Valeura also said it would acquire the remaining minority interest in its SPV subsidiary, which holds all of its assets in Thailand.

Through a share exchange agreement, Valeura will acquire the 12.5% ownership stake held by the SPV’s minority owners, resulting in the SPV becoming a wholly owned subsidiary of Valeura, and thereby increasing its effective interest in its entire Thailand portfolio.

As consideration, the company will issue to the minority shareholders an aggregate of 9.5 million common shares in Valeura.

Under the terms of the SEA, 50% of the shares to be issued will be prohibited from being sold for a period of four months, with the remaining 50% restricted from sale for a period of nine months, without otherwise obtaining consent from Valeura.

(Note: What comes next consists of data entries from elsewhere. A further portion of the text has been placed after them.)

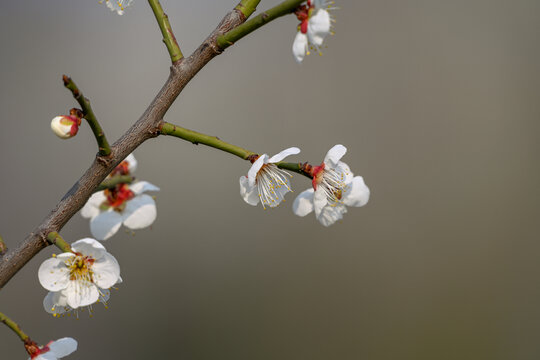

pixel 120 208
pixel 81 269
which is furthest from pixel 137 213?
pixel 81 269

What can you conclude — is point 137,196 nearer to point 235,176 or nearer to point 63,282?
point 63,282

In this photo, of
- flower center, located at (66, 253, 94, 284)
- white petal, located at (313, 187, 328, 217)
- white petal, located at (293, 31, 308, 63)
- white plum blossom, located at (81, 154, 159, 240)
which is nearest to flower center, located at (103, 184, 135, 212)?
white plum blossom, located at (81, 154, 159, 240)

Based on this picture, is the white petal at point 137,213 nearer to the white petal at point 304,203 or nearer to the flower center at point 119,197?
the flower center at point 119,197

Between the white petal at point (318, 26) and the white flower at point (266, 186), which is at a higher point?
the white petal at point (318, 26)

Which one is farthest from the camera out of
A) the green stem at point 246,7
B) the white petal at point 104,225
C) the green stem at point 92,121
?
the white petal at point 104,225

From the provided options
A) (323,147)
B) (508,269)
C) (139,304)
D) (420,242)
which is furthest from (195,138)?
(508,269)

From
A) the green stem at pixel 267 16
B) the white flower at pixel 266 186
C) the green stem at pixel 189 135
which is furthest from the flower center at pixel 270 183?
the green stem at pixel 267 16
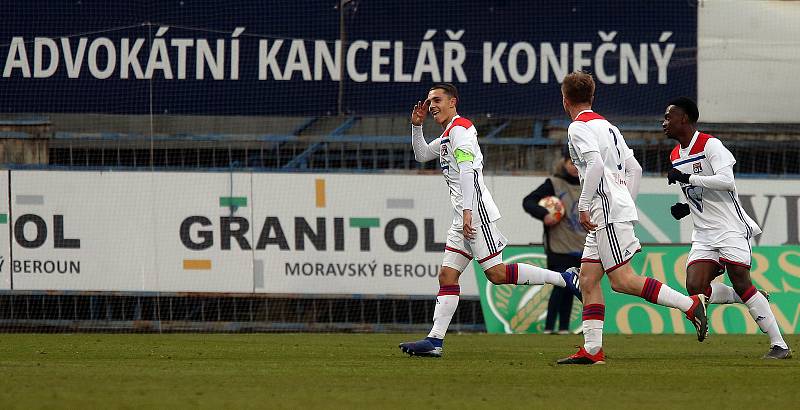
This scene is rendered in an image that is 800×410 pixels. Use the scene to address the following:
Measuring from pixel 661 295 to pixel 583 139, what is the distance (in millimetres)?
1209

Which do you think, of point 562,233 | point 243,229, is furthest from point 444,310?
point 243,229

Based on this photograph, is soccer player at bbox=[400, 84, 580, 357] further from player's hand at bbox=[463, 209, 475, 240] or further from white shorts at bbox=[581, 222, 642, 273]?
white shorts at bbox=[581, 222, 642, 273]

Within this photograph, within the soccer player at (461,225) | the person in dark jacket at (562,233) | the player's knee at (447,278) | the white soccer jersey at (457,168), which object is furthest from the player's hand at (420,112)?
the person in dark jacket at (562,233)

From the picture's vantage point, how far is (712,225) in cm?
996

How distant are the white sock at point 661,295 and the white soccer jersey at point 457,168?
54.2 inches

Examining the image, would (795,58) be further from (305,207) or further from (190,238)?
(190,238)

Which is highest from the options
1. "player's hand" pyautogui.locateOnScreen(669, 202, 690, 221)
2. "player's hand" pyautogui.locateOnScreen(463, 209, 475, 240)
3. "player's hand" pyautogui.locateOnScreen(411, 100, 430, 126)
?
"player's hand" pyautogui.locateOnScreen(411, 100, 430, 126)

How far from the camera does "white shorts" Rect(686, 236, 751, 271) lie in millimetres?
9891

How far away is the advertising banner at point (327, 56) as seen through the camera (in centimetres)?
1550

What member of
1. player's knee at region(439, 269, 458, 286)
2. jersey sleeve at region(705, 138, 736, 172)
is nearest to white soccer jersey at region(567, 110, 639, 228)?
jersey sleeve at region(705, 138, 736, 172)

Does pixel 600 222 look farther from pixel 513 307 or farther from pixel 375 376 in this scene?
pixel 513 307

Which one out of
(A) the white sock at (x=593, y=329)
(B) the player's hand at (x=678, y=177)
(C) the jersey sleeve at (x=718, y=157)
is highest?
(C) the jersey sleeve at (x=718, y=157)

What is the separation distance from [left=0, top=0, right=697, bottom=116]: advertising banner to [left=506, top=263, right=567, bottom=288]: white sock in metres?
5.77

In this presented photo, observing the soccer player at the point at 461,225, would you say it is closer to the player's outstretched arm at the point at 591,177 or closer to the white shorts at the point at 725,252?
the white shorts at the point at 725,252
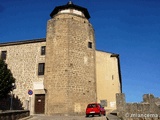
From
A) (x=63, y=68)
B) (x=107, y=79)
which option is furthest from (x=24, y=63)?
(x=107, y=79)

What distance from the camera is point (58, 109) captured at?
21.9 m

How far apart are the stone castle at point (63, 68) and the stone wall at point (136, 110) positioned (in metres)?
9.10

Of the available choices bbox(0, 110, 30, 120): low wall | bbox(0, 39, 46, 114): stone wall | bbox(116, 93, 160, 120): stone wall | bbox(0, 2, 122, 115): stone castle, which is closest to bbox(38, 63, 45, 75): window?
bbox(0, 2, 122, 115): stone castle

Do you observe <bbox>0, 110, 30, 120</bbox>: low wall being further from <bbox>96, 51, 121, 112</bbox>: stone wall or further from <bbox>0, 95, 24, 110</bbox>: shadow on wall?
<bbox>96, 51, 121, 112</bbox>: stone wall

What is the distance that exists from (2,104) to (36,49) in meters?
7.59

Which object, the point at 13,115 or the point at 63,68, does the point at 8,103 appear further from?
the point at 13,115

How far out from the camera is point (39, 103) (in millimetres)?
23562

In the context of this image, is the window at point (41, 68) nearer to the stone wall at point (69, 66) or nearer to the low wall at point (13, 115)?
the stone wall at point (69, 66)

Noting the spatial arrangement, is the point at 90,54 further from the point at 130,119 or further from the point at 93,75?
the point at 130,119

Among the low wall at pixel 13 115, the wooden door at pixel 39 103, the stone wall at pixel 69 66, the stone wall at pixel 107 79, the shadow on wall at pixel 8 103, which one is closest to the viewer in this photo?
the low wall at pixel 13 115

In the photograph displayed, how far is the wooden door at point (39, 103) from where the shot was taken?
23230mm

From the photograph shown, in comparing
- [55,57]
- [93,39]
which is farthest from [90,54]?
[55,57]

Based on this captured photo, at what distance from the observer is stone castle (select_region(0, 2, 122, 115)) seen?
74.3 ft

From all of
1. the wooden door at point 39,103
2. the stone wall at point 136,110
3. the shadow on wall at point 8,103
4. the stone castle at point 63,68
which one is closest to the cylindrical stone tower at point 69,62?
the stone castle at point 63,68
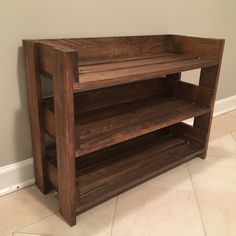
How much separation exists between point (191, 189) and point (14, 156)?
81 cm

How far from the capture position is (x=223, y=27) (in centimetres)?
187

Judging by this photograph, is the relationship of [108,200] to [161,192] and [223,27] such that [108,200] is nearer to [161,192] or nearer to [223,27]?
[161,192]

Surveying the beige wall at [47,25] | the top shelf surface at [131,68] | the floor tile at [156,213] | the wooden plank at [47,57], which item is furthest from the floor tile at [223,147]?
the wooden plank at [47,57]

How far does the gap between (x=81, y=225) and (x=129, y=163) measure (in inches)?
14.5

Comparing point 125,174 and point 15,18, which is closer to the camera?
point 15,18

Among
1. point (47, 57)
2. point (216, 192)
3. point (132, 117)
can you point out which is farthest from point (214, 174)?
point (47, 57)

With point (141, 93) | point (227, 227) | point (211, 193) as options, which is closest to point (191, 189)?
point (211, 193)

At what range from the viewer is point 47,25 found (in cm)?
111

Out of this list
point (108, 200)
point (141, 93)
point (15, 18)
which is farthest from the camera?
point (141, 93)

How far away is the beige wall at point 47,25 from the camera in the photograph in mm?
1041

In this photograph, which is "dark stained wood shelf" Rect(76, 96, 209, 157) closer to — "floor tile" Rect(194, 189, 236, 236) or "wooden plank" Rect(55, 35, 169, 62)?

“The SPV was formed as a vehicle to efficiently conduct business development work in Asia over the 2021 to 2023 time frame and was a key construct in negotiating our two Gulf of Thailand acquisitions. Looking forward, our strong preference is to proceed with our subsidiary interests unencumbered, and to streamline our external reporting,” Valeura chief executive Sean Guest said.

“In return for the issuance of 9.5 million shares, representing approximately 9.4% of the enlarged share capital of Valeura, the company’s increased ownership stake in the entire Thailand portfolio results in a 14.3% increase in all reserves and production. As such, this transaction is materially value accretive to our shareholders.”